Without, the wind blows, the same old Japanese wind as ages ago; within, a porcelain gas grate, imported from London or New York, hissed unceremoniously in its foreign, as we say, throaty voice, A while ago I begged the manager of this restaurant to stop the barbarity of a graphophone, with all due acknowledgement of its innocence in rendering Robert Ingersoll's speech or a anatch of coon song or whatnot. Here is a dining room a la Francaise, with walls painted in red and looking-glasses on every side; we, all fellow-workers at Keio College, Tokyo, fifty or sixty in all, gathered around the table, quite a family affair, for the customary banquet at the end of the year before we hasten to slip into our little nest for four weeks’ rest. Prof. B., who has retuned recently from Berlin, talked on the European revolution in the theatrical art and the work of Max Reinhardt, only to irritate the old mind of Mr. H. who did not know this brilliant German was too, after all, a romanticist, but with a different mien; Prof. A. who sat on my left, evidently with H. G. Wells and Berard Shaw in his mind, was going to expand his opinion on the English departure from stereotyped solidarity, at least in literature. Did I listen to him? Not I. As my mind lately has grown to be delighted in simplicity, my eyes most ardently fell on the menu; I confess that such an innocent word written on it gave me a far better impression than words spoken by poets from the golden clime. I read the menu from top to bottom, and again from bottom to top; when I could not find anything special, I set my eyes on the date printed at the top, “December 14th, 1911,” as if on the name of some strange new dish.

“Oh, this is the fourteenth of December,” I exclaimed in my dreamy mind.

I raised my face to the looking-glass on the opposite side, where a large part of the scene of the banquet (what a monkey show, indeed!) was reflected, all the guests in Western dress, quite skilful in handling knives and forks, looking even natural as if they were born with butter and bread; I presently asked myself as in a dream if this was real Japan where our fathers, only fifty years ago, wore two swords in place of the gold watch of to-day, and ate rice gruel in place of beef and lobster. Oh, what a change! And then I questioned again how true Japan could be related with the Western luxuries; I am sure that real Japan would do very well without Chamberlain’s single eyeglass and Turkish cigarette. My mind, which suddenly hated and loathed our modern life, tacitly declined to take the asparagus when they were passed round, simply from the reason of their being of foreign origin, and tried to live (bless my soul) on the very thought of the fourteenth of December. What about that fourteenth of December? Why, it was on that night, that is to say, this very night some two hundred fifty years ago, that the now world-famous forty-seven ronins headed by Kuranosuke Oishi, kicked the silence and snow with their determined feet of loyalty, and rushed into their enemy’s house. Yes, it is said that it snowed terribly that night, although to-night only the wind blows without.

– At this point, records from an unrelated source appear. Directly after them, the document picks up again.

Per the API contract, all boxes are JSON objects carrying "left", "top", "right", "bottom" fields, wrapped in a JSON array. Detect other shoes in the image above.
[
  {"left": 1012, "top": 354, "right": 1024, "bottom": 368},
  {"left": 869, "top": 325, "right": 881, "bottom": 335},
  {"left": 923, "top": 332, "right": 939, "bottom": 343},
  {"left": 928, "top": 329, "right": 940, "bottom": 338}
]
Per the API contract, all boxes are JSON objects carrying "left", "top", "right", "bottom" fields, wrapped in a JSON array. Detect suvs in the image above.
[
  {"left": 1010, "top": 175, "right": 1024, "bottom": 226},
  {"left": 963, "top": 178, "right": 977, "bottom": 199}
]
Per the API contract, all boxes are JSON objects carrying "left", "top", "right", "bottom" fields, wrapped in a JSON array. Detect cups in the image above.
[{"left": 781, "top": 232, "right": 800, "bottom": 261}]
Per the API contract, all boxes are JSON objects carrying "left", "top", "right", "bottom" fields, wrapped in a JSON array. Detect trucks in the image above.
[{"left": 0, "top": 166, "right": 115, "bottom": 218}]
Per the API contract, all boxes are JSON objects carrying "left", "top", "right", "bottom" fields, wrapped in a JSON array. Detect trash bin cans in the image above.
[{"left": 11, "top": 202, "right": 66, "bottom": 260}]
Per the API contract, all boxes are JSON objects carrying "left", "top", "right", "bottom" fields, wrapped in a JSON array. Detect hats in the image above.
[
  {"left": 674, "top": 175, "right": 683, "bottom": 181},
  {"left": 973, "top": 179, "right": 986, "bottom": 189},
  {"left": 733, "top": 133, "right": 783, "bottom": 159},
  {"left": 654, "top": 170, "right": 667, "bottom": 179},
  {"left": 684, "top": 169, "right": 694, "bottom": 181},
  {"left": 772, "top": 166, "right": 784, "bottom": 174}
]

My mind took me back straight to my boyhood days, particularly the fourteenth of December of more than twenty years ago, when we little boys used to gather in the prayer-room of Kojoji Temple, and read, all through the night, the whole history of the loyal spirits of those forty-seven ronins under the candle lights which burned well to encourage us. How we cried in reading the part of Chikara Oishi, a slip of a boy of sixteen, who, with his father Kuranosuke, most composedly accomplished harakiri after the revenge was realised; we could not help feeling ashamed before him. When the night and also the reading had advanced, the Father of the temple used to offer us rice gruel, as the custom, to warm us up; what a difference between that rice gruel and the roast-beef of the present day! The rice gruel became, it is said, a customary treat (oh, this fourteenth night of December!) for the boys’ party gathered to read about the forty-seven ronins ever since, as history or story tells us, Matsudaira Mutsu no Kami, the Prince of Sendai, first treated the ronins to rice gruel at dawn, that is on the fifteenth, when they passed before his palace gate towards Sengakuji Temple, where their lord was buried. By the way, Sengakuji Temple is only a quarter of a mile from here where we are dining in Western fashion, The rice gruel and the ronins with the hearts of Bushido and simplicity. Oh, how they fit one another! Nobody, I am sure, would believe if he were told that the ronins accepted with many thanks Prince Sendai’s treat, suppose, of oyster patties or soft-shell crabs, What an effeminacy in the Western dish!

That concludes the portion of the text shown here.